* Start *

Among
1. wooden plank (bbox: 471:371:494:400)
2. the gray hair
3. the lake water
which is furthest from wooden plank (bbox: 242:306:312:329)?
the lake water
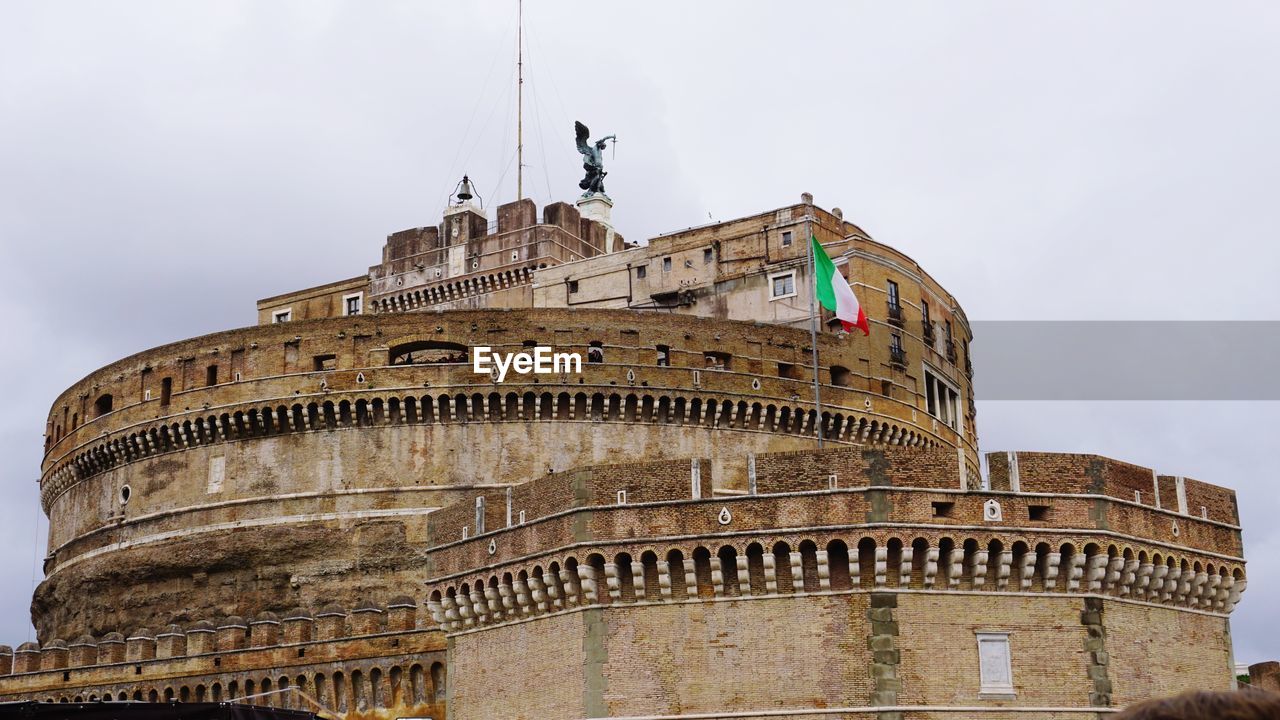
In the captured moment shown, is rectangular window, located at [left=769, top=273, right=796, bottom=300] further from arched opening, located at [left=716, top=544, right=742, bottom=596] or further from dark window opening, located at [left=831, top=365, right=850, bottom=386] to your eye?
arched opening, located at [left=716, top=544, right=742, bottom=596]

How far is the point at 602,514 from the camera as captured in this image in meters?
23.4

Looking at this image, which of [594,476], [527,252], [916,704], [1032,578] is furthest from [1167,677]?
[527,252]

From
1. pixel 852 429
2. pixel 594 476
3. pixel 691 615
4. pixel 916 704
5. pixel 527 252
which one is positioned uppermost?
pixel 527 252

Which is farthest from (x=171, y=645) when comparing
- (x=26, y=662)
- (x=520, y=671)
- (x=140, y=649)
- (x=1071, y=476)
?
(x=1071, y=476)

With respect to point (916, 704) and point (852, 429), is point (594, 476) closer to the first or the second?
point (916, 704)

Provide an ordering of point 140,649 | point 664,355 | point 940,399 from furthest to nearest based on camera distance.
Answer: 1. point 940,399
2. point 664,355
3. point 140,649

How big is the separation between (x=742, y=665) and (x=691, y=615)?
1054 millimetres

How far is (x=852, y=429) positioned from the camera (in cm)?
4831

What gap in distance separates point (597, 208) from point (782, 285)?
14.6 m

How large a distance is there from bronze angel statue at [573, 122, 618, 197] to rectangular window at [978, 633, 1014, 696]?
4352cm

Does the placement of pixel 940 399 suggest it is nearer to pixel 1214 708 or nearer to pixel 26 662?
pixel 26 662

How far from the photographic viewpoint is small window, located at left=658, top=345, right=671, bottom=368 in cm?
4662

* End *

* [WORK INSTRUCTIONS]:
Copy every row above word for word, leaving out the picture.

* [RESPONSE TO THE EXERCISE]:
Among
1. wooden plank (bbox: 471:371:494:400)
2. the gray hair
3. the lake water
which is furthest from wooden plank (bbox: 242:306:312:329)?
the lake water
In the captured moment shown, is rectangular window, located at [left=769, top=273, right=796, bottom=300] further from arched opening, located at [left=716, top=544, right=742, bottom=596] or further from dark window opening, located at [left=831, top=365, right=850, bottom=386] to your eye?
arched opening, located at [left=716, top=544, right=742, bottom=596]

How far is the point at 602,514 from the camera as captured in this image in meters?
23.4

Looking at this image, which of [594,476], [527,252], [916,704], [1032,578] is furthest from [1167,677]?
[527,252]

From
1. pixel 852 429
2. pixel 594 476
3. pixel 691 615
4. pixel 916 704
5. pixel 527 252
which one is positioned uppermost?
pixel 527 252

Which is farthest from (x=171, y=645) when comparing
- (x=26, y=662)
- (x=520, y=671)
- (x=140, y=649)
- (x=1071, y=476)
?
(x=1071, y=476)

With respect to point (916, 704) and point (852, 429), is point (594, 476) closer to the first or the second?
point (916, 704)

Provide an ordering of point 140,649 | point 664,355 | point 940,399 from furthest to nearest based on camera distance.
Answer: 1. point 940,399
2. point 664,355
3. point 140,649

How big is the separation between (x=742, y=665) and (x=691, y=615)?
1054 millimetres

How far is (x=852, y=429) positioned from the camera (in cm)?
4831

What gap in distance separates point (597, 208) from point (782, 285)?
14.6 m

How large a distance is there from bronze angel statue at [573, 122, 618, 197] to rectangular window at [978, 633, 1014, 696]?
4352cm

Does the placement of pixel 940 399 suggest it is nearer to pixel 1214 708 or nearer to pixel 26 662?
pixel 26 662

How far from the photographic viewpoint is small window, located at left=658, top=345, right=671, bottom=368 in cm?
4662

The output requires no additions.